PARIS--When the Internet world's titans alight in Paris next week for a two-day forum hosted by French President Nicolas Sarkozy, two often clashing views on the digital world will be on display.

One, typically espoused by new companies like Google Inc. or Amazon.com Inc challenging the status quo, favors a hands-off regulatory approach and favorable tax and labor rules to ensure the Internet remains a key growth engine.

The other, more common in Europe, tends to be more concerned about the excesses of the Internet and has been more willing to impose regulation on everything from privacy to copyright issues to protect entrenched interests.
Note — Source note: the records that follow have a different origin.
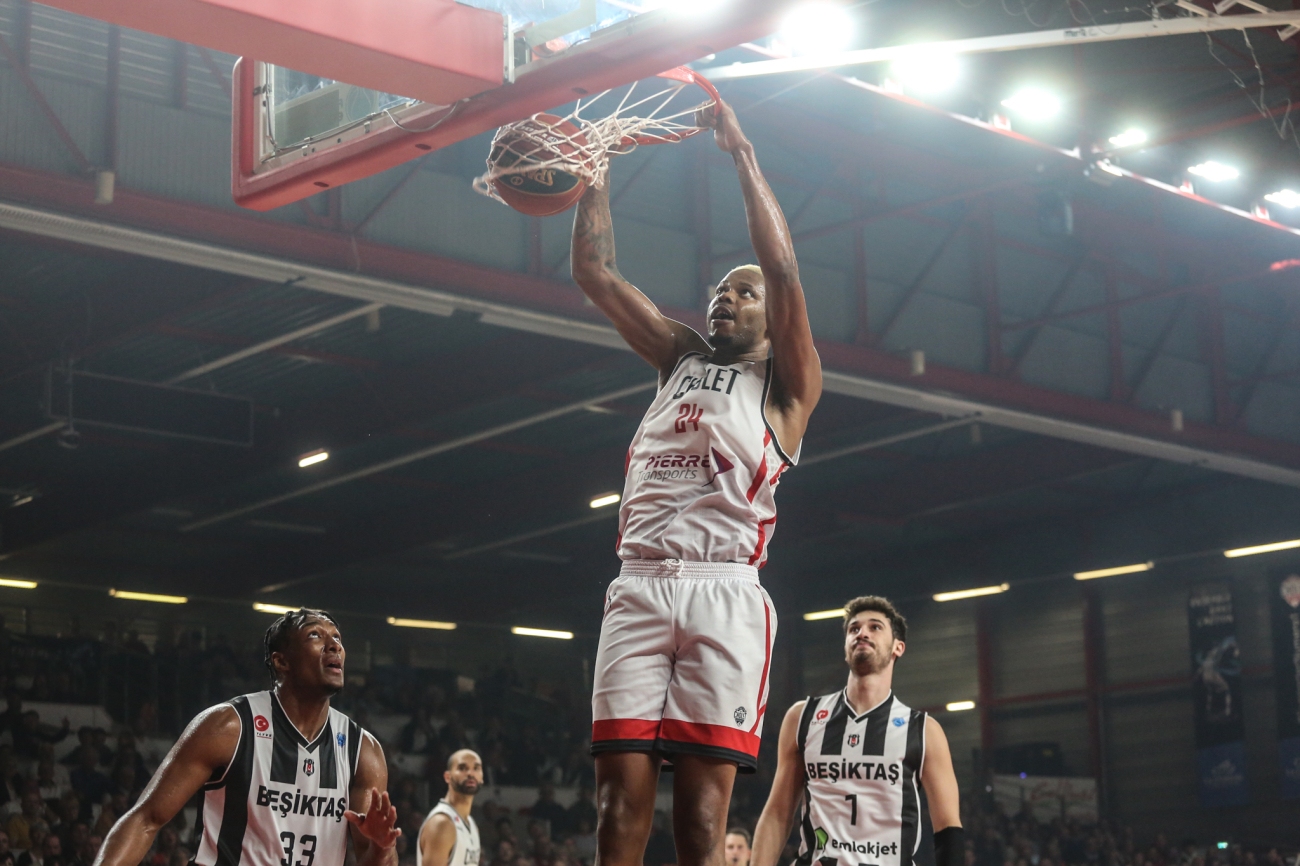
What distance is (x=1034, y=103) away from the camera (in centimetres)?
1864

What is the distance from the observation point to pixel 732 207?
19.7 metres

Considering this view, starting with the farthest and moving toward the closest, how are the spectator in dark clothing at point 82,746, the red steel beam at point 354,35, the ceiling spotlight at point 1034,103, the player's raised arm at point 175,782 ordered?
the spectator in dark clothing at point 82,746 → the ceiling spotlight at point 1034,103 → the red steel beam at point 354,35 → the player's raised arm at point 175,782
“The future of the Internet is being decided by businesses that are just trying to protect themselves from the potential of the Internet,” says Stanford Professor Lawrence Lessig, a campaigner for less regulation in fields like copyright.

“These tend to be the businesses with the most political influence,” adds Lessig, who will join Facebook's Mark Zuckerberg, Google's Eric Schmidt, News Corp's Rupert Murdoch and a host of other technology leaders in Paris.
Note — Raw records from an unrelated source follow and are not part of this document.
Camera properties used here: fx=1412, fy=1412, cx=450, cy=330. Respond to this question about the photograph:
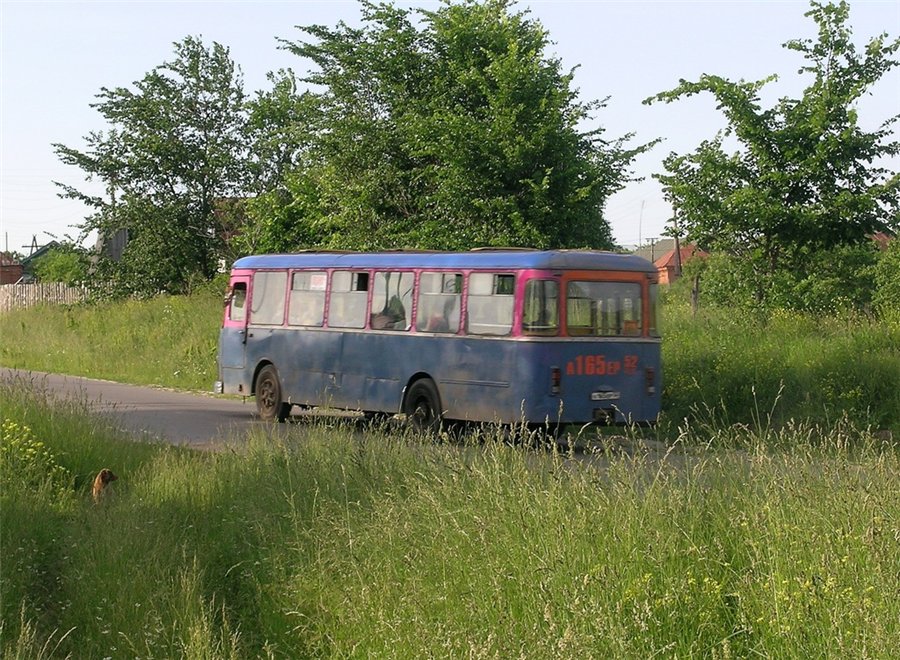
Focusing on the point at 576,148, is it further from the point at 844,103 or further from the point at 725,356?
the point at 725,356

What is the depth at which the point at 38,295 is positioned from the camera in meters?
47.5

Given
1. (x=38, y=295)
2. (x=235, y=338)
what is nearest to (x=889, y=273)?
(x=235, y=338)

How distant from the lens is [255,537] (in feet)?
32.6

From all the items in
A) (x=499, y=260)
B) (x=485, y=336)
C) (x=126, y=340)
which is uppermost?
(x=499, y=260)

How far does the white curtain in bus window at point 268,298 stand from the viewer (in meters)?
22.2

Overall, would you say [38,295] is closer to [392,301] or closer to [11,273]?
[392,301]

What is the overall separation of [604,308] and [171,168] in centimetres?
2696

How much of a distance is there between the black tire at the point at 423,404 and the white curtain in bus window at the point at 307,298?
2.63 m

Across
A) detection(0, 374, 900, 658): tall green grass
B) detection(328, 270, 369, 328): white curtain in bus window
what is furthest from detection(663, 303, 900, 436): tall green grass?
detection(0, 374, 900, 658): tall green grass

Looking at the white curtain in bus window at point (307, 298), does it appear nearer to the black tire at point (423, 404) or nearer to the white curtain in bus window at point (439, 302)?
the white curtain in bus window at point (439, 302)

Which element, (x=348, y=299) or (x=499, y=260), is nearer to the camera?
(x=499, y=260)

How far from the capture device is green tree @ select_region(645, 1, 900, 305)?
2183 cm

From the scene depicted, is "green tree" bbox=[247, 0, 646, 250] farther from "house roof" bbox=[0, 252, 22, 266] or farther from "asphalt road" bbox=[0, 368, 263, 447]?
"house roof" bbox=[0, 252, 22, 266]

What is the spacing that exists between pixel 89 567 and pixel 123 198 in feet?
112
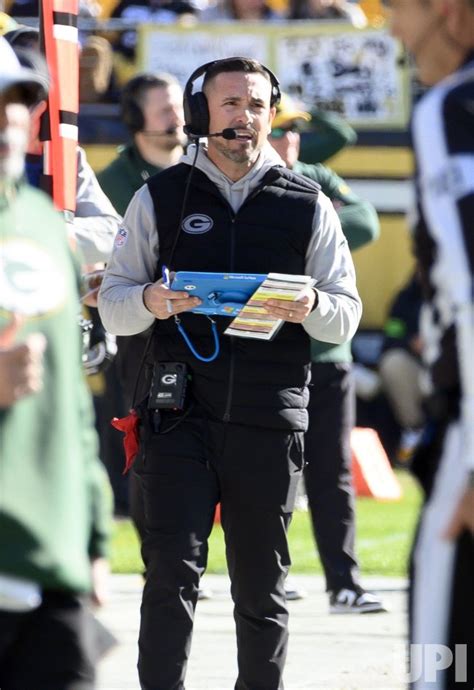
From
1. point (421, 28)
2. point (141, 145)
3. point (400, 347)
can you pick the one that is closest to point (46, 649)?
point (421, 28)

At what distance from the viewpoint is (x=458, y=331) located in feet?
11.2

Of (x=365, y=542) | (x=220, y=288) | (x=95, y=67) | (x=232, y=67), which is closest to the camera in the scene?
(x=220, y=288)

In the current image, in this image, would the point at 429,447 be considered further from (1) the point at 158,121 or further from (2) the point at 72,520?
(1) the point at 158,121

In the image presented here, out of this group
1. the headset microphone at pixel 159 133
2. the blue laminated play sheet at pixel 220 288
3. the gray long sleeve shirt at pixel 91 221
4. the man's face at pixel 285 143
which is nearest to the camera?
the blue laminated play sheet at pixel 220 288

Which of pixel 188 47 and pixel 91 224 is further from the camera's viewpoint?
pixel 188 47

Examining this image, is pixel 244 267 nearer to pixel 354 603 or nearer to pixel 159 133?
pixel 159 133

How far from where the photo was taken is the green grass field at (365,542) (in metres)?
9.18

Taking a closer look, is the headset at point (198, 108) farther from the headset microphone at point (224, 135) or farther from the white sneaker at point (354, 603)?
the white sneaker at point (354, 603)

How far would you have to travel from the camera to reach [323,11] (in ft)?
48.5

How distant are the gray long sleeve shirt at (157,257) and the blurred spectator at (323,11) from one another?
9426mm

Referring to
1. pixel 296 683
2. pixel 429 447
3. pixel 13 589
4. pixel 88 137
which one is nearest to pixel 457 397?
pixel 429 447

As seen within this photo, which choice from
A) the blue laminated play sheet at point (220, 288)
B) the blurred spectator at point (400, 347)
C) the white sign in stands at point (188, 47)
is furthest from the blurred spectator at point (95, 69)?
the blue laminated play sheet at point (220, 288)

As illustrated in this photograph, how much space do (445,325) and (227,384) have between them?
1910 mm

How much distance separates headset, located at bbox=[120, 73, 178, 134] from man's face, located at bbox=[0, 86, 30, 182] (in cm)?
446
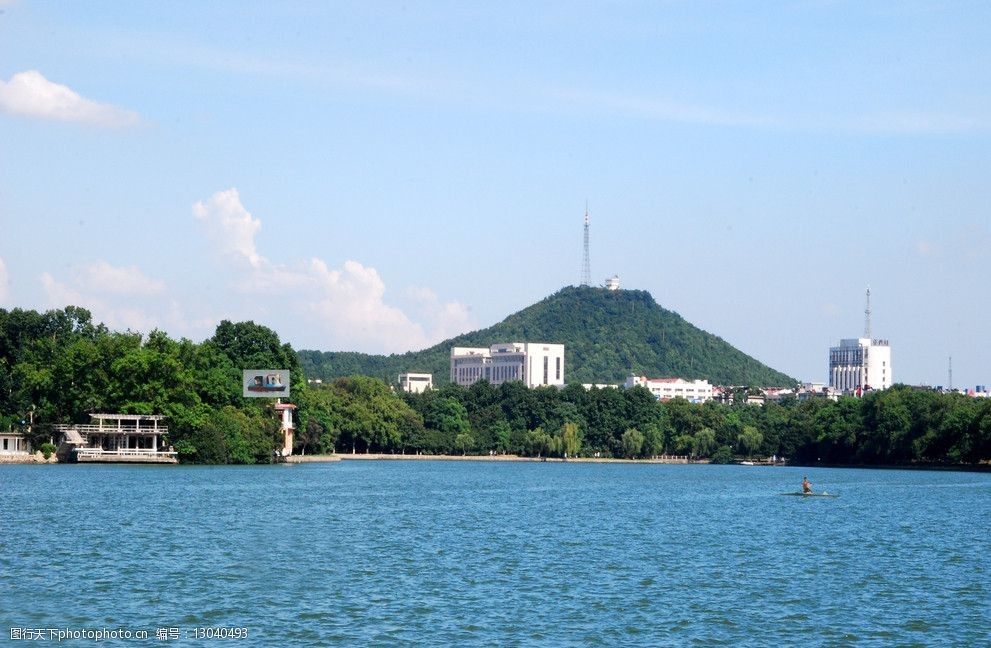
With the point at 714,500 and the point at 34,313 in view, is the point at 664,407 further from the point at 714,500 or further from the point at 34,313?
the point at 714,500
The United States, with its flourishing Internet hub in Silicon Valley, is the envy of many entrepreneurs in Europe who feel hampered by a lack of angel investors, unhelpful regulation in areas like stock options — and a lack of like-minded people.

And the fact that the event is being hosted by Sarkozy, a figure seen with trepidation by many techies for his strict anti-piracy stance and proposal to tax global Internet companies, is a sign of those divisions.

“Regulating the Internet to correct its excesses and abuses that come about in the total absence of rules — this is a moral imperative!” Sarkozy said in a speech at the Vatican in 2010.

Sarkozy is probably best known in the online world for passing a law that calls for Internet access to be cut off to people caught pirating copyrighted works three times.

He cast this as a necessity to prevent the Internet from killing off traditional artists, authors and musicians.

“Internet is a new frontier, a territory to conquer. But it cannot be a Wild West, a lawless place, where people are allowed to pillage artistic works with no limits,” he said at the time.

One source close to the French presidency of the G-8 said the United States was initially reticent about putting Internet policy on the agenda, fearing it would be a repeat of the fight over banking sector reform that took place among G-20 nations after the financial crisis.

At that time, France and Germany argued that financial markets needed stricter oversight, while the United States and United Kingdom resisted some proposals that they felt would crimp growth.

“Nicolas Sarkozy convinced Barack Obama when they met in January in Washington,” said the source, adding that assurances were given that the same approach wouldn't be taken this time.